Come ricordato dal portale StudioCataldi, la giurisprudenza di Cassazione, ha già chiarito che “il giudice non può fondare la pronuncia di addebito della separazione sulla mera inosservanza del dovere di fedeltà coniugale” (cfr. Cass. n. 7998/2014). Inoltre, con l’avvento della legge n. 21/2012, si sottolinea nella relazione al ddl, è stato superato il “problema annoso della distinzione tra figli legittimi e figli naturali, distinzione odiosa che ha portato il legislatore a prevedere l’obbligo di fedeltà tra i coniugi”. Infatti, l’art. 143 c.c. si spiega ancora, stabilendo tale obbligo si richiama soprattutto alla fedeltà sessuale della donna, “perché fino a non molto tempo fa, solo la fedeltà della medesima era un modo per ‘garantire’ la legittimità dei figli”.

ADDEBBITO E OBBLIGO DI RISARCIMENTO – Il tradimento allo stato attuale, è vietato dalla legge, ma l’unica conseguenza che esso comporta è il cosiddetto addebito nella separazione. In pratica, il marito o la moglie che è stato tradito, se intende separarsi, può chiedere al giudice di dichiarare che la colpa della separazione è del coniuge infedele. Da un punto di vista pratico, però, questo – che viene tecnicamente chiamato «addebito» – non dà alcun diritto al risarcimento del danno o a ottenere, ad esempio, il rimborso dei soldi eventualmente spesi per terapie conseguenti a uno stato di depressione causato dalla triste scoperta. Né esiste alcun diritto – come a fine articolo chiariremo – a ottenere il risarcimento da parte del terzo “estraneo”, ossia l’amante. Ma procediamo con ordine.

LE CONSEGUENZE DELL’ADDEBITO – come riportato dal portale Laleggepertutti.it – sono minime se il coniuge responsabile della fine dell’unione è anche quello che economicamente sta meglio. Difatti, il traditore perderà: la possibilità di chiedere l’assegno di mantenimento all’ex e la possibilità di diventare erede dell’ex coniuge qualora questi dovesse morire nel periodo intermedio tra la separazione e il divorzio (al massimo 1 anno).

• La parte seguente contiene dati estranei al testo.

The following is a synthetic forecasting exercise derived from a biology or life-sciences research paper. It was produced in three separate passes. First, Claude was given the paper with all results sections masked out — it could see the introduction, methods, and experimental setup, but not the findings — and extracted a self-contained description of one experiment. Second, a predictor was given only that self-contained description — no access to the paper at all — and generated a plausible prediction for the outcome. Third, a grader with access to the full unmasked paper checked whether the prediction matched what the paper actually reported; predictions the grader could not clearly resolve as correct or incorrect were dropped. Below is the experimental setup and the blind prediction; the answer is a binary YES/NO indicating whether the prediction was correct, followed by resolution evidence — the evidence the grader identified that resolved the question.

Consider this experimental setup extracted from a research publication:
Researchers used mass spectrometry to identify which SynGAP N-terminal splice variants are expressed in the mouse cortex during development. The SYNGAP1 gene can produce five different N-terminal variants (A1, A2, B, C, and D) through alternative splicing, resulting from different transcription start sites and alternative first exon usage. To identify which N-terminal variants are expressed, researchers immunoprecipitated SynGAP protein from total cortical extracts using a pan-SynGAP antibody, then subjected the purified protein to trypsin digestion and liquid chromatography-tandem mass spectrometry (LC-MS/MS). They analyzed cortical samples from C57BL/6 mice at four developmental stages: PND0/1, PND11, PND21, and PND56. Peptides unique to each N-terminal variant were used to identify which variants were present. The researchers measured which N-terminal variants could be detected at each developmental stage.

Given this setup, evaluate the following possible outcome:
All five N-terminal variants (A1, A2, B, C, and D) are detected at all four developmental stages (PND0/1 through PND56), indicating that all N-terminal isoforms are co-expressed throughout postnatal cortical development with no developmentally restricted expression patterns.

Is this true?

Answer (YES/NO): NO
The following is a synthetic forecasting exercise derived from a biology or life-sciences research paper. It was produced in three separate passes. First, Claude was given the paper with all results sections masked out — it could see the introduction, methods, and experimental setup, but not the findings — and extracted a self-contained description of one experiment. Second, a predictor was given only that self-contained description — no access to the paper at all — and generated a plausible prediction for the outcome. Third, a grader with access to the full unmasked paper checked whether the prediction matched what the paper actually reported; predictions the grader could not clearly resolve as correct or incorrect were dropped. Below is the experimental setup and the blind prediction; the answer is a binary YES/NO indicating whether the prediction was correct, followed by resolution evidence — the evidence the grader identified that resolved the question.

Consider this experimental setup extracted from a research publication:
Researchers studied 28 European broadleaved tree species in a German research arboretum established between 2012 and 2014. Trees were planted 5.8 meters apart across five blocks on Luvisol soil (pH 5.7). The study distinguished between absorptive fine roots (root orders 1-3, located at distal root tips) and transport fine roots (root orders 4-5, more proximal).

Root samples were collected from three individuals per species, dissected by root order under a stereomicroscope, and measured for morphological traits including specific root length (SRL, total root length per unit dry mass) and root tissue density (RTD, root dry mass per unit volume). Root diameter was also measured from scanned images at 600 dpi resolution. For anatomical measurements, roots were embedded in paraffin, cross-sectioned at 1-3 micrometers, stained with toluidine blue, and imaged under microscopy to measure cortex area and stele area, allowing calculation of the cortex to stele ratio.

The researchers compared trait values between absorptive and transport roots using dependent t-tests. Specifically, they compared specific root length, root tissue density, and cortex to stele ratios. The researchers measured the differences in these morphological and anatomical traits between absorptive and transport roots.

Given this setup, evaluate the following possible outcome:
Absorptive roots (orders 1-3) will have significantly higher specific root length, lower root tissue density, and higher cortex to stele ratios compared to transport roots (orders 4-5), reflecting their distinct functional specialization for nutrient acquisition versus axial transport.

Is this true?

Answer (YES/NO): YES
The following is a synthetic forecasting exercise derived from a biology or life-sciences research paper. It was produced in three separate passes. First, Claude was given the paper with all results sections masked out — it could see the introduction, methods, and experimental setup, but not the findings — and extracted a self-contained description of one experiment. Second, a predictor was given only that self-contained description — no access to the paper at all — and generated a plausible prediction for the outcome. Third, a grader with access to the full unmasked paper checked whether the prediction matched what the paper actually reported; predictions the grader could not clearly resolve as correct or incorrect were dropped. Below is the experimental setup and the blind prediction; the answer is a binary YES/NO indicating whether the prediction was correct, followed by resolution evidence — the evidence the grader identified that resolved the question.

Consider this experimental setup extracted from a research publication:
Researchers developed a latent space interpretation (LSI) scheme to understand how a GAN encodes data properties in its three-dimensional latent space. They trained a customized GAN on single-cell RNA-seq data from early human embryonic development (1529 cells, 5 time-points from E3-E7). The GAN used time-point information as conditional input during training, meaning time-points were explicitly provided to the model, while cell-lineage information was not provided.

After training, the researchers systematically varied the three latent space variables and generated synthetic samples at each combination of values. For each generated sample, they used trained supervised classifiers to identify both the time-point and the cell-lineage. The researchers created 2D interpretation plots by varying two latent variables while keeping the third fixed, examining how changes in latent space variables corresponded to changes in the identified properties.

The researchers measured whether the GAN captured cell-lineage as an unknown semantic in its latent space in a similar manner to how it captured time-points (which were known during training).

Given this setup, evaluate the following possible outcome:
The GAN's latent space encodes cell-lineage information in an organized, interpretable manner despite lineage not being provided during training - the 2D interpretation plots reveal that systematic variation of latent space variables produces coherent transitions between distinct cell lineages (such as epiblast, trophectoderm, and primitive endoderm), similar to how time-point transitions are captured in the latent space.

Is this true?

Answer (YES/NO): YES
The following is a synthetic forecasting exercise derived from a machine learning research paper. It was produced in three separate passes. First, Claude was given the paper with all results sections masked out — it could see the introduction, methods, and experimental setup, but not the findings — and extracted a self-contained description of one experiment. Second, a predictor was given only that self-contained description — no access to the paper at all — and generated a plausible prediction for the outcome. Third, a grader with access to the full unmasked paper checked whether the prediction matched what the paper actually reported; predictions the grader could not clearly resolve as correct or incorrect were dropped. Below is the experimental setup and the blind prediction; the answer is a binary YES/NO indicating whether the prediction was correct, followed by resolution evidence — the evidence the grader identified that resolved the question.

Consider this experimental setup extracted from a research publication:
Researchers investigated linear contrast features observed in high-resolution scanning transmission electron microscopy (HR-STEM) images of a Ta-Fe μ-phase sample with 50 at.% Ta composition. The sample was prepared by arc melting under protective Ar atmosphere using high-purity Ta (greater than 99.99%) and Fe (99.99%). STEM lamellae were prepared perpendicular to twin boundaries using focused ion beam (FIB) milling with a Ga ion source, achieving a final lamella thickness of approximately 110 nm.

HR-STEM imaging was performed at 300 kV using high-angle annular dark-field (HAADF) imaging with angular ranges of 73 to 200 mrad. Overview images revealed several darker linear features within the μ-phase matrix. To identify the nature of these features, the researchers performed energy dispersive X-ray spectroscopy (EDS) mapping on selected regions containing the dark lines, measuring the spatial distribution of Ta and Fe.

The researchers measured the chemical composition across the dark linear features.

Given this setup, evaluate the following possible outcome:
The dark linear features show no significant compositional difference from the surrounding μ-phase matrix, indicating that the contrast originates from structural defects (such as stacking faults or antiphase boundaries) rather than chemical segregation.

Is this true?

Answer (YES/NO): NO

Mettiamo allora il caso che a tradire sia un uomo, che percepisce uno stipendio di 2.000 euro al mese, mentre la moglie ha solo un piccolo part time di 400 euro. Chiaramente, in caso di separazione, la donna avrà diritto al mantenimento. E tasele diritto le spetta sia che ottenga l’addebito a carico del marito, sia che non lo ottenga. Dunque, tutta la causa, incentrata a dimostrare il tradimento dell’uomo, non avrà alcun effetto pratico, poiché comunque l’ex moglie avrebbe ugualmente ottenuto l’assegno mensile.

Se, invece, a tradire dovesse essere la donna – il coniuge cioè che ha il reddito più basso – il marito avrebbe ben ragione a dimostrare la sua infedeltà perché, in tal modo, sarebbe esentato dal pagarle il mantenimento. Il principio generale è che il tradimento, se noto a tutti dà il diritto al risarcimento: quando l’infedeltà diventa disonorevole, al marito o alla moglie tradito spetta l’indennizzo del danno patrimoniale e non patrimoniale.